Text provided =>
━━━━━━━━
Couture said his team is sloppy with puck management:

"We turned the puck over again. I don't know what the total was but a ton of turnovers. I don't know if it's their pressure or us just making bad plays. We can't be turning the puck over like we are. It's tough. We're not supporting each other and leaving our [defensemen] alone. That's how turnovers happen.”

-Couture noted the Sharks have yet to win an overtime game this postseason:

"For some reason, this playoffs, we haven't done that. … Someone hasn't gone out and scored a goal. We're 0-4 now.”

Malkin talked about his new child:

“It's a great moment in my life. It changed a little bit right now. I'm a happy guy. I just enjoy my two families. One family at home and one family here."

Malkin on his better half:

“My wife did a great job. She said go home and sleep. I go home after everything and slept like 11 hours.”

Malkin on his son: 

“It unbelievable. I know it's my son because it's 7.1 [pounds]. ... Nikita. We tried to find a good name in Russia and a short name here. Nicky. It's easy to spell. Easy sound. Both countries.”
━━━━━━━━
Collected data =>
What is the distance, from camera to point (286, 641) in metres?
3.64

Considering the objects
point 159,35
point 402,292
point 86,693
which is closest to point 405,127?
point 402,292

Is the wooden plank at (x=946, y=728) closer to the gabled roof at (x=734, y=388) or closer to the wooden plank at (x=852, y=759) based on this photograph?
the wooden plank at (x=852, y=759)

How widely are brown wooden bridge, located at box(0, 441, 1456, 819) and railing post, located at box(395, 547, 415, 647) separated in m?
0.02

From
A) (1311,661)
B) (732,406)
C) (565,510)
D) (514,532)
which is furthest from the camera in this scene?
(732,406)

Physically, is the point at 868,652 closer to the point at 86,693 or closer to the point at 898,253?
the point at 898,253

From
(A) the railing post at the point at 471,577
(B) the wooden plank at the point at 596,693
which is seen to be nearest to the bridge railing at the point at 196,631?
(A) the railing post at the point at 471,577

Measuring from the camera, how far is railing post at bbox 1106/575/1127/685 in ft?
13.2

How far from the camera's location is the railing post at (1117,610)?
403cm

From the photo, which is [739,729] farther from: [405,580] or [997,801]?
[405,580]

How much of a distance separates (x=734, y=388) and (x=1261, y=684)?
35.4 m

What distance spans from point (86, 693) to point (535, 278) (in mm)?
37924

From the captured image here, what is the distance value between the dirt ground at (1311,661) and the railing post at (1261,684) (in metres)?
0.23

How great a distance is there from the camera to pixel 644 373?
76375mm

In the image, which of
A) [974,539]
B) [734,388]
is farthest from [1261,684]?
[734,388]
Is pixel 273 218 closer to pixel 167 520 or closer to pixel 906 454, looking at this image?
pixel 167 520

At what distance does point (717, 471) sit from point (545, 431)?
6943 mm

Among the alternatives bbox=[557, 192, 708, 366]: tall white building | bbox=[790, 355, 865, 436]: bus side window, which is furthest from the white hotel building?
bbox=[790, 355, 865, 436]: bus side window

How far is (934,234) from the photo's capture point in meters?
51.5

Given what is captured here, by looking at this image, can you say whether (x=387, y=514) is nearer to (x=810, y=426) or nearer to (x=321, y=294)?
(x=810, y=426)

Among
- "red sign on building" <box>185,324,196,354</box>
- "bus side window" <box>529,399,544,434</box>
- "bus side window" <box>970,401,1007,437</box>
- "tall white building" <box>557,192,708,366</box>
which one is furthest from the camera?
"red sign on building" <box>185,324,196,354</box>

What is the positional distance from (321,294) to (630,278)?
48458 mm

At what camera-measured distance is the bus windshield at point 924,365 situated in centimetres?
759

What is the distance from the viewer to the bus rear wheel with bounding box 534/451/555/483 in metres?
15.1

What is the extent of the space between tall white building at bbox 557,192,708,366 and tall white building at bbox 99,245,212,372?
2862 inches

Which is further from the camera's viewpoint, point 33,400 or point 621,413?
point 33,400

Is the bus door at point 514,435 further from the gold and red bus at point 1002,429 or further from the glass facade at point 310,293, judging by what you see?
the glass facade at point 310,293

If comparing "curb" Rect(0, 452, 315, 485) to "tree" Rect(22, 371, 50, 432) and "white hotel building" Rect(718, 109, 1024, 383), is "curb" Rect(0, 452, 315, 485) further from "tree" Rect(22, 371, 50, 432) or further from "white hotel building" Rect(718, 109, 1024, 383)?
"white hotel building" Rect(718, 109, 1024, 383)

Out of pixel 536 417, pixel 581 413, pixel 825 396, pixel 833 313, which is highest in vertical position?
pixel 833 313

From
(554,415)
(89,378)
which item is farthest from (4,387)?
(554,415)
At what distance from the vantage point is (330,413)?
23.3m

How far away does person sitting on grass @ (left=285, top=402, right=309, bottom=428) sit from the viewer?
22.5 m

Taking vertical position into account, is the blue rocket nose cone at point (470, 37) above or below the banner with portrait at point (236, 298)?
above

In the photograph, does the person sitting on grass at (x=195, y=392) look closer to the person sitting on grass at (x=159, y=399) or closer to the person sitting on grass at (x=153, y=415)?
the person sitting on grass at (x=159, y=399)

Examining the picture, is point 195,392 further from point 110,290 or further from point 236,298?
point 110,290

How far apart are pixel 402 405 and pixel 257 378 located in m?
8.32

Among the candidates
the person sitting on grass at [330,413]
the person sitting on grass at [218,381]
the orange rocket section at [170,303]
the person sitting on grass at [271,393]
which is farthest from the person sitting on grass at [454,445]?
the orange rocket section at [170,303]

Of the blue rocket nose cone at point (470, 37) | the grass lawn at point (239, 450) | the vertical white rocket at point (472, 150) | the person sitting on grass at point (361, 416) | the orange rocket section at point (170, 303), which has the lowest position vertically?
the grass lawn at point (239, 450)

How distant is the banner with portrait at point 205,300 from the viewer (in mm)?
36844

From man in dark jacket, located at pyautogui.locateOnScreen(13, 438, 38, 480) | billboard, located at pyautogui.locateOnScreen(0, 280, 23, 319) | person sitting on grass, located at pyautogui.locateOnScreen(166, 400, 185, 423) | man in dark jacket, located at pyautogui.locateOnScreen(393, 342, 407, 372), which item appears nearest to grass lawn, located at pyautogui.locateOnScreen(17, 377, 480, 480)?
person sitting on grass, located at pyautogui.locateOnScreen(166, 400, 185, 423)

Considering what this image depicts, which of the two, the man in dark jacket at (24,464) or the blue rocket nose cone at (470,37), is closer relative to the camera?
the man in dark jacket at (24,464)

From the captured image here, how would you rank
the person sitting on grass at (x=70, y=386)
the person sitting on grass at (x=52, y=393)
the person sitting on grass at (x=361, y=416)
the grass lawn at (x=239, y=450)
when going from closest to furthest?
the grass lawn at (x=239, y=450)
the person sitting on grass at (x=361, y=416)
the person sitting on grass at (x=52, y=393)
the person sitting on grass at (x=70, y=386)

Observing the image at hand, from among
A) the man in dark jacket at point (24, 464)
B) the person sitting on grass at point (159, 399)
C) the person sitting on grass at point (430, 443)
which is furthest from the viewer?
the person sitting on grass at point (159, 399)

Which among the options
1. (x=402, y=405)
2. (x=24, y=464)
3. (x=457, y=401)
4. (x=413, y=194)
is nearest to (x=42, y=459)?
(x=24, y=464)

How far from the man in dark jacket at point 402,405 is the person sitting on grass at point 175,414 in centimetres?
━━━━━━━━
Job 1 =>
Answer these from the hockey quotes:
(a) What is the Sharks' overtime record this postseason, according to Couture?
(b) About how many hours did Malkin sleep after going home?
(c) What short name for his son does Malkin give?
Job 2 => In the collected data rows, change "nearest" to "closest" from the line with "Which among the options" through the end of the rows, leaving everything else unchanged. Give back only those lines.

Output 1 =>
(a) 0-4
(b) About 11 hours
(c) Nicky

Output 2 =>
Which among the options
1. (x=402, y=405)
2. (x=24, y=464)
3. (x=457, y=401)
4. (x=413, y=194)
is closest to (x=42, y=459)?
(x=24, y=464)

How far from the man in dark jacket at point 402,405 is the person sitting on grass at point 175,414 in centimetres?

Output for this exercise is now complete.